*QUESTIONS TO ANSWER*.
a: Reproduce the passage of the parking brake thread below, starting with "## A4427 (Jan" and going on through "purchase. Please help...".
b: Extend the parking brake thread below with the part that comes next, beginning after its final sentence.

*TEXT PROVIDED*.
# New Code: Automatic Parking Brake Release in cars with automatic transmission



## Almaretto (Nov 17, 2015)

samy_1985 said:


> For automatic release, it work on my 2012 f10, EMF->3000 Kodierdaten, 14->ADR_AKTIV->ADR_ein (ADR_Aus is the default)
> 
> Is possible to code the parking break to engage after engine is off? anyone can help with coding command.
> 
> thanks


For pre-LCI models, coding was required for automatic release. In LCI models, it releases from factory and attempts to follow the same coding will actually remove this function.

If auto-H is selected (no coding found of which I am aware to auto-engage) and on when car is turned off, then parking break will be on with next vehicle start. No coding is necessary.


----------



## A4427 (Jan 31, 2008)

This code is from 2013 BMW 740I scan. Any idea of what this might be? Is this related to parking brake as I understand? Easy to fix? Checking the car that I am about to purchase. Please help...

*DATA EXCERPT*.
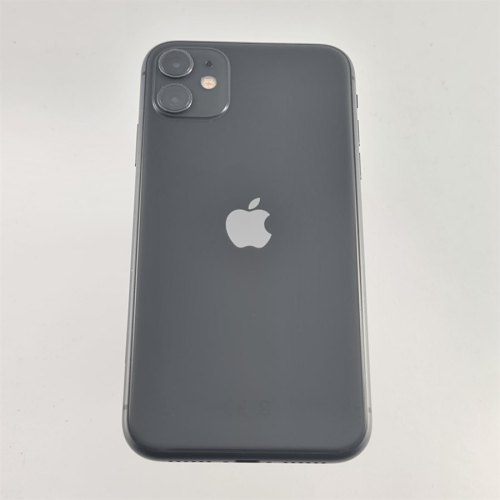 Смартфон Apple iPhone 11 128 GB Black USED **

*RESPONSES TO THE EXERCISE*.
a:
## A4427 (Jan 31, 2008)

This code is from 2013 BMW 740I scan. Any idea of what this might be? Is this related to parking brake as I understand? Easy to fix? Checking the car that I am about to purchase. Please help...

b:
EMF - ETC Delay - during P gear request, during electrohydraulic mode DTC status (Picture attached)

The TPM lamp is on as well - any connection?


----------



## sirk77 (Apr 11, 2016)

*"DSC->3000 Allgemein, 20->Funktion_AutomaticDriveawayRelease_aktiv->aktiv (nicht_aktiv is the default)

EMF->3000 Kodierdaten, 14->ADR_AKTIV->ADR_ein (ADR_Aus is the default)"*

Does it work for F25?

I found easily "ADR_AKTIV" function in EMF but i cannot find "Funktion_AutomaticDriveawayRelease_aktiv" in DSC maybe due to some functions descriptions are in German!


----------



## Almaretto (Nov 17, 2015)

sirk77 said:


> *"DSC->3000 Allgemein, 20->Funktion_AutomaticDriveawayRelease_aktiv->aktiv (nicht_aktiv is the default)
> 
> EMF->3000 Kodierdaten, 14->ADR_AKTIV->ADR_ein (ADR_Aus is the default)"*
> 
> ...


What year is vehicle? If it is newer, as long as seat belt is buckled, it should already automatically release.


----------



## sirk77 (Apr 11, 2016)

production date 03/11,
I have checked parking brake is not automatically released even belt is fastened


----------



## Almaretto (Nov 17, 2015)

sirk77 said:


> production date 03/11,
> I have checked parking brake is not automatically released even belt is fastened


Yes, that production date requires coding.

What is the full name of your DSC CAFD?


----------



## sirk77 (Apr 11, 2016)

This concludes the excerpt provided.